Security Considerations
When setting up monitoring, security is paramount:
- Firewall Rules: Restrict access to Prometheus (9090), Alertmanager (9093), Grafana (3000), and exporter ports (9100, 9216) to only necessary IP addresses (e.g., your monitoring server, your IP for Grafana access).
- TLS: For production, configure TLS for Prometheus, Alertmanager, and Grafana to encrypt traffic.
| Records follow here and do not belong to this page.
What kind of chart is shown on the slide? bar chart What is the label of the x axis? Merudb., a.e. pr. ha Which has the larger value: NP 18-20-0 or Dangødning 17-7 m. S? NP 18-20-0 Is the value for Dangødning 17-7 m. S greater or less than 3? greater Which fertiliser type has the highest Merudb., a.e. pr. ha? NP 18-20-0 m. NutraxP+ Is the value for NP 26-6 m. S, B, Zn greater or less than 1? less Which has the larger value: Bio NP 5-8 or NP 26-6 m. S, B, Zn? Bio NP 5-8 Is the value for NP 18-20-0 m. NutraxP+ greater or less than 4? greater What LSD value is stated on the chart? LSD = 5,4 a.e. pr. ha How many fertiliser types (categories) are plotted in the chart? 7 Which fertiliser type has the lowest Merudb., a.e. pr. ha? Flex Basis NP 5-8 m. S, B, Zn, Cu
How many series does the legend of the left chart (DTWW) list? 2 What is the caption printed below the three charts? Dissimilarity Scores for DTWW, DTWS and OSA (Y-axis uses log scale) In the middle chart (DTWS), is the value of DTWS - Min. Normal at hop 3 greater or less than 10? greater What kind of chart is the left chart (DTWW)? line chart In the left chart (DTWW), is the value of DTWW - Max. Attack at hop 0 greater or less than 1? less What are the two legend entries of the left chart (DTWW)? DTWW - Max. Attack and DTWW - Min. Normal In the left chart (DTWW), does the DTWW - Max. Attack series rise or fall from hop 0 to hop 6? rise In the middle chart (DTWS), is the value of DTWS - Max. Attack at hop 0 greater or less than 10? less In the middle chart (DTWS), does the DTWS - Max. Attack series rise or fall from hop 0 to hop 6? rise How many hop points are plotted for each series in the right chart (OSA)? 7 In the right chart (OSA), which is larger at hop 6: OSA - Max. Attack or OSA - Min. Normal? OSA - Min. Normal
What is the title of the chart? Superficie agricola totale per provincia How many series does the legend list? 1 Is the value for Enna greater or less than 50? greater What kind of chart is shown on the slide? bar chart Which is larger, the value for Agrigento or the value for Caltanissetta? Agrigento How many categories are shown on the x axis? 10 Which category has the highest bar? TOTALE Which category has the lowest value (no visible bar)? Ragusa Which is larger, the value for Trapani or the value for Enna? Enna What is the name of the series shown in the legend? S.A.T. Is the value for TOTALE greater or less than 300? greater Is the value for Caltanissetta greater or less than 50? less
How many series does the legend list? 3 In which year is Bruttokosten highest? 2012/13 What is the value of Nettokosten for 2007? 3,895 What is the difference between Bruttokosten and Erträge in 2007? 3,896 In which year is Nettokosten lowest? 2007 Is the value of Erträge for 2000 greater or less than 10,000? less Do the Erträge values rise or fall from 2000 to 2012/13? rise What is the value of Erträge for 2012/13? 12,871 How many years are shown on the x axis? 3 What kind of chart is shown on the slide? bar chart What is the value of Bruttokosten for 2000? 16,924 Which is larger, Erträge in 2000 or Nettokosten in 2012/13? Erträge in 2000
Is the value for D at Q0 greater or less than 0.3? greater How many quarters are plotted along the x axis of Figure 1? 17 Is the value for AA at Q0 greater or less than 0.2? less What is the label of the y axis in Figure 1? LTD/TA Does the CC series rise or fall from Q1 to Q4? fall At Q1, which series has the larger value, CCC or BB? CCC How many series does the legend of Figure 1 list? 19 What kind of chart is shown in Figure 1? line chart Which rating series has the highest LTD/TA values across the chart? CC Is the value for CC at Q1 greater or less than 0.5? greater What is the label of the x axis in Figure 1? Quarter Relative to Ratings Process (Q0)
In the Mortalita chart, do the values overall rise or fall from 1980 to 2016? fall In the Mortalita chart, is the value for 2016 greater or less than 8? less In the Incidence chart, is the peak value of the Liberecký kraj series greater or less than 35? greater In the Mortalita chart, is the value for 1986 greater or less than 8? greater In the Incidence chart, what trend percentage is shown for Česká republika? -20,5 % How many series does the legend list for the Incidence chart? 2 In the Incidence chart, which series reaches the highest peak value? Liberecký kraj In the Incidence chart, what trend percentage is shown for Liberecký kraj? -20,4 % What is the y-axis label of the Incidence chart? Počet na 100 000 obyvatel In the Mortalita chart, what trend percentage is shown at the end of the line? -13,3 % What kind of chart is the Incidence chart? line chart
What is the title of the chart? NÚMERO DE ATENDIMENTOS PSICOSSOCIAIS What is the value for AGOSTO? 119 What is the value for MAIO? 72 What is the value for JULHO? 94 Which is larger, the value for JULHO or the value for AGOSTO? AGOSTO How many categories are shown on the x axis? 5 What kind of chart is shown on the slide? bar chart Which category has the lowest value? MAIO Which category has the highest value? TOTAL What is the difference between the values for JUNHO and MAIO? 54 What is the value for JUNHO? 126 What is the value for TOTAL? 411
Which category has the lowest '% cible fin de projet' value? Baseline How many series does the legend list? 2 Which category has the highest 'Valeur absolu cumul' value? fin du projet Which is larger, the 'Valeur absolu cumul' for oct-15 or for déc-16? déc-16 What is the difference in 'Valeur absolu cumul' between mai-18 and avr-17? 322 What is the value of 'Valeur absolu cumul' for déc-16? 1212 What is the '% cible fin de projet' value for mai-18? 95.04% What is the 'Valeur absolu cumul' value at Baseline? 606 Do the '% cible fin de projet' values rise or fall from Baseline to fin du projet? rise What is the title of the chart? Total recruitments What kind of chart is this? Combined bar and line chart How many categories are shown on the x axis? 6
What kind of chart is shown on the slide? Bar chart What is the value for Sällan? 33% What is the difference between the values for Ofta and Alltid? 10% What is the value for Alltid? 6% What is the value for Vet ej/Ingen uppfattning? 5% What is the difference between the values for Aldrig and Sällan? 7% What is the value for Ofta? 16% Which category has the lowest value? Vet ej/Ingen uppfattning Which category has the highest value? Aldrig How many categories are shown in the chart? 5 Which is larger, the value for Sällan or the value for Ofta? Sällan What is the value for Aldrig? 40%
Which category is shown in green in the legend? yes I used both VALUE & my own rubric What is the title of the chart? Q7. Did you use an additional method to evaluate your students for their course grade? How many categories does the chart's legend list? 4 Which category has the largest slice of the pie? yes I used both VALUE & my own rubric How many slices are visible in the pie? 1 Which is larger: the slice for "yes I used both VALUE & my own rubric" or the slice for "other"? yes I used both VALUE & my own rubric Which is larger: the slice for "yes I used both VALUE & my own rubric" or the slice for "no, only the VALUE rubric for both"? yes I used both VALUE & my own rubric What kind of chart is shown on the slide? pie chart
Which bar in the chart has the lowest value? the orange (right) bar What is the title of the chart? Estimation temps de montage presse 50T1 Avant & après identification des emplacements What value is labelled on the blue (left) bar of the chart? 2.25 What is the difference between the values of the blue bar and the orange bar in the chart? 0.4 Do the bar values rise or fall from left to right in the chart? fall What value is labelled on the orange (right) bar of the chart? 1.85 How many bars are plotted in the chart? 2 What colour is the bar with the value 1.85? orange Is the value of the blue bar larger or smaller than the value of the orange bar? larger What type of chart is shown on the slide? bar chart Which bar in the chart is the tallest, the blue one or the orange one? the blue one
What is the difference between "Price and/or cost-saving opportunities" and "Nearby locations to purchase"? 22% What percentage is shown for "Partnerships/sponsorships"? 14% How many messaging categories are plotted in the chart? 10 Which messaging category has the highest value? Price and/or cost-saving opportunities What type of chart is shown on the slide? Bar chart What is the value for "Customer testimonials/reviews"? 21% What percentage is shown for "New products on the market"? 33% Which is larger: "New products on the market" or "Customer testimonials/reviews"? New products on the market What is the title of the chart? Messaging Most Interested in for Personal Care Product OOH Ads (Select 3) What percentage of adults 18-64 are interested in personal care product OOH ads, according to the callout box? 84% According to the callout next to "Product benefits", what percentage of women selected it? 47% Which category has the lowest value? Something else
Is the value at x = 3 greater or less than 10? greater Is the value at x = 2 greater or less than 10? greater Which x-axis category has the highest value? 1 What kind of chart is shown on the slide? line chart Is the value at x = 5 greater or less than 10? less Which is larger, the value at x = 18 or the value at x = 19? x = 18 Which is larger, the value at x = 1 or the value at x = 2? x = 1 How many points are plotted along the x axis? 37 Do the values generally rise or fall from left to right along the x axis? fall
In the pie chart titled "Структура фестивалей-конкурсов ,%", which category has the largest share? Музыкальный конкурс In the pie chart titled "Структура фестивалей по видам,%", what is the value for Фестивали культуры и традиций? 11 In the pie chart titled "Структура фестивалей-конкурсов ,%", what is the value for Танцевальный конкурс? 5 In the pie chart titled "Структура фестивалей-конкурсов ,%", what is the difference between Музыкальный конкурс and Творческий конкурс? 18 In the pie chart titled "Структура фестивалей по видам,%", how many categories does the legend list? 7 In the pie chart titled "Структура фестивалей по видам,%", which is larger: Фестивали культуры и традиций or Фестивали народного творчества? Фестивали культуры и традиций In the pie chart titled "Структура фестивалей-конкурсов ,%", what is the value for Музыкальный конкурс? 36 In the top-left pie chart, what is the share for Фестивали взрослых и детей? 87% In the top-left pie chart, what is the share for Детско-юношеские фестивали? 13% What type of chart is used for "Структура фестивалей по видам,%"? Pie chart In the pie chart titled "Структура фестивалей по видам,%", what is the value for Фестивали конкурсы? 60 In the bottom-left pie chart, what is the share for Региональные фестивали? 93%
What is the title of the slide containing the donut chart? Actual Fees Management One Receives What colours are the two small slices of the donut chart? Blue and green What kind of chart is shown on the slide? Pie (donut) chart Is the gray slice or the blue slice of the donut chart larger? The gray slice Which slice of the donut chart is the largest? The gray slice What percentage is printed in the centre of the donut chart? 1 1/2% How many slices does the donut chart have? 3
- Authentication: Enable authentication for Grafana and consider basic auth for Prometheus/Alertmanager endpoints if they are exposed externally.
- MongoDB Credentials: Use a dedicated, least-privilege MongoDB user for the exporter. Store credentials securely, ideally using environment variables or a secrets management system, rather than hardcoding them in service files.
Conclusion
This comprehensive setup provides a robust foundation for monitoring your Shopify app and MongoDB clusters on Linode. By integrating Prometheus, Node Exporter, MongoDB Exporter, Alertmanager, and Grafana, you gain deep visibility into system health, application performance, and database operations, enabling you to detect and resolve issues proactively, ensuring high availability and a smooth user experience.